The polishing cloth used in this example was formed as follows. That is, as the lower resin layer, as in Example 1,
A polyol formed by using ethylene glycol as a diol component and adipic acid as a dicarboxylic acid is
Regarding polyurethane prepared by adding 4-methylenediphenyl diisocyanate and ethylene glycol as a chain extender, trifunctional or more triisocyanate obtained by reacting glycerin and hexamethylene diisocyanate or the like is added to the polyurethane, thereby performing a crosslinking reaction, A desired lower layer resin was prepared.

Then, in this example, polyvinyl chloride and polybutadiene resin were used as the upper layer resin. Since polyvinyl chloride and polybutadiene-based resin are mutually incompatible resins, the mixing ratio is optimized, for example, 8: 2 here.
By optimizing this, it becomes possible to form a polyvinyl chloride phase having a high hardness in the polybutadiene phase of the soft layer, and a desired polishing cloth can be produced.

Using this polishing cloth, the insulating film 3 was formed under the following conditions.
1 (SiO ₂ ) was polished.

SiO ₂ Polish Condition Rotational Speed of Polishing Plate 23: 37 rpm Rotational Speed of Wafer Holding Sample Stage 26: 17 rpm Polishing Pressure: 5.5 × 10 ³ Pa Slurry Flow Rate: 225 ml / l Slurry Component: Polishing Fine Particles KOH Water

After the polishing is completed, the slurry is removed by washing with water to complete the formation of the interlayer insulating film.
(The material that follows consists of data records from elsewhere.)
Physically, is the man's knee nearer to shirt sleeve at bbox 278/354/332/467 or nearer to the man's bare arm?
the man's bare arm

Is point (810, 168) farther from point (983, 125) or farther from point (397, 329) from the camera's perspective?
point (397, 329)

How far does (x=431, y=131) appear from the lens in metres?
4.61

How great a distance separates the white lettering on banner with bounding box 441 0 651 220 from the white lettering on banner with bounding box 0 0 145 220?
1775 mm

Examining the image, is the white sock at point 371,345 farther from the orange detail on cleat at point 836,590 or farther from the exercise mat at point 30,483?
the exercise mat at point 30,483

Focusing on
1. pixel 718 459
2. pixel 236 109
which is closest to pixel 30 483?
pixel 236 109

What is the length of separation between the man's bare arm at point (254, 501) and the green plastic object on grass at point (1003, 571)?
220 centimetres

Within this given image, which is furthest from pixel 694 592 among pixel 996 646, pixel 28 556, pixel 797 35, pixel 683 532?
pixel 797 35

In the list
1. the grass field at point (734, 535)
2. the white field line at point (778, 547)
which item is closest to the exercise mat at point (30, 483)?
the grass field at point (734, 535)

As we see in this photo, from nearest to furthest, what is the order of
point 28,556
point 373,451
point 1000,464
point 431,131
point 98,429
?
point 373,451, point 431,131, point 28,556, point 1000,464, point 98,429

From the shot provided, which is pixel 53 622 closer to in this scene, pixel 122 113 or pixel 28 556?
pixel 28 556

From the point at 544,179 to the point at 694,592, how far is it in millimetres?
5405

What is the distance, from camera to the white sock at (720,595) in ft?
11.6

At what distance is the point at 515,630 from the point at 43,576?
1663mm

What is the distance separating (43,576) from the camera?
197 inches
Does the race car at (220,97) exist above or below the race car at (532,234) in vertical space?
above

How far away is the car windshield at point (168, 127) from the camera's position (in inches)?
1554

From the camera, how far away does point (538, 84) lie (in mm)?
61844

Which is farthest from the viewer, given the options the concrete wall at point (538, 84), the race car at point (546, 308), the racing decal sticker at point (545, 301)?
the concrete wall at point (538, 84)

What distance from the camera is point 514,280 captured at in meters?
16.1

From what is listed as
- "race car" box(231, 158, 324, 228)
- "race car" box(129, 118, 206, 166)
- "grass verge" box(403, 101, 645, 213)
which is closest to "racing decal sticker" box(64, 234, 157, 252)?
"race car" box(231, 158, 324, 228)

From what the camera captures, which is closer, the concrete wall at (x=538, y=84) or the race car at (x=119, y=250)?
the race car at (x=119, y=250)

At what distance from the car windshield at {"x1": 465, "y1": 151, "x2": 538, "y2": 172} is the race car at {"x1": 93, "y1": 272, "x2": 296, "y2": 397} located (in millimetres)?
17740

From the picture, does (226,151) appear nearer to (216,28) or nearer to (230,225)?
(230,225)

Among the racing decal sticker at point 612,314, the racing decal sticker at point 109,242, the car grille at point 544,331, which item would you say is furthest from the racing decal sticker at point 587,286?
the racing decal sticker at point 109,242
Here, the polyvinyl chloride-butadiene resin was used as the incompatible polymer, but any incompatible polymer can be appropriately changed. For example, polystyrene-polymethylmethacrylate, polystyrene-polyethylene, etc. may be mentioned.

[Brief description of drawings]

FIG. 1 is a diagram showing an embodiment of the present invention.

FIG. 2 is a conceptual diagram of prior art (a).

FIG. 3 is a conceptual diagram of a conventional technique (b).

FIG. 4 is a conceptual diagram of prior art (c).

FIG. 5 is a conceptual diagram of prior art (d).

FIG. 6 is a conceptual diagram of an experimental device of an example.

FIG. 7 is a cross-sectional view of an object to be polished of an example.

[Explanation of symbols]

 10, 31 Semiconductor substrate 11, 32 Silicon oxide film 12, 33 Al wiring layer 13, 34 Silicon oxide film 21 Slurry introducing pipe 22 Slurry 23 Polishing plate 24 Polishing plate rotating shaft 25 Wafer 26 Wafer holding table 27 Wafer holding table Rotating shaft 28 Polishing cloth (pad)

Claims (8)

[Claims] 1. A polishing cloth used for flattening a material to be flattened having a step, wherein a polishing surface has a part having a different surface hardness, and the part having a different surface hardness is A polishing cloth formed by phase separation of a resin forming a surface portion. 2. The polishing cloth according to claim 1, wherein a graft resin is used as the resin constituting the surface portion. 3. The polishing cloth according to claim 1, wherein an incompatible resin is used as the resin forming the surface portion. 4. The polishing according to claim 1, wherein at least the lower layer is made of a soft material and the upper layer is made of a resin partially having a layer having a hardness higher than that of the lower layer. cloth. 5. A method of manufacturing a semiconductor device, comprising a flattening insulating film forming step of forming a flattening insulating film on a substrate having steps, wherein a polished surface partially has a portion having a different surface hardness. A method of manufacturing a semiconductor device, characterized in that a portion having a partially different surface hardness is polished and flattened by using a polishing cloth formed by phase separation of a resin forming a surface portion. 6. The method for manufacturing a semiconductor device according to claim 5, wherein a polishing cloth using a graft resin is used as the resin forming the surface portion. 7. The method of manufacturing a semiconductor device according to claim 5, wherein a polishing cloth using an incompatible resin as a resin forming the surface portion is used. 8. A polishing cloth using a soft material for at least the lower layer and a resin for the upper layer which partially has a layer having a hardness higher than that of the lower layer.
A method for manufacturing a semiconductor device according to any one of 1.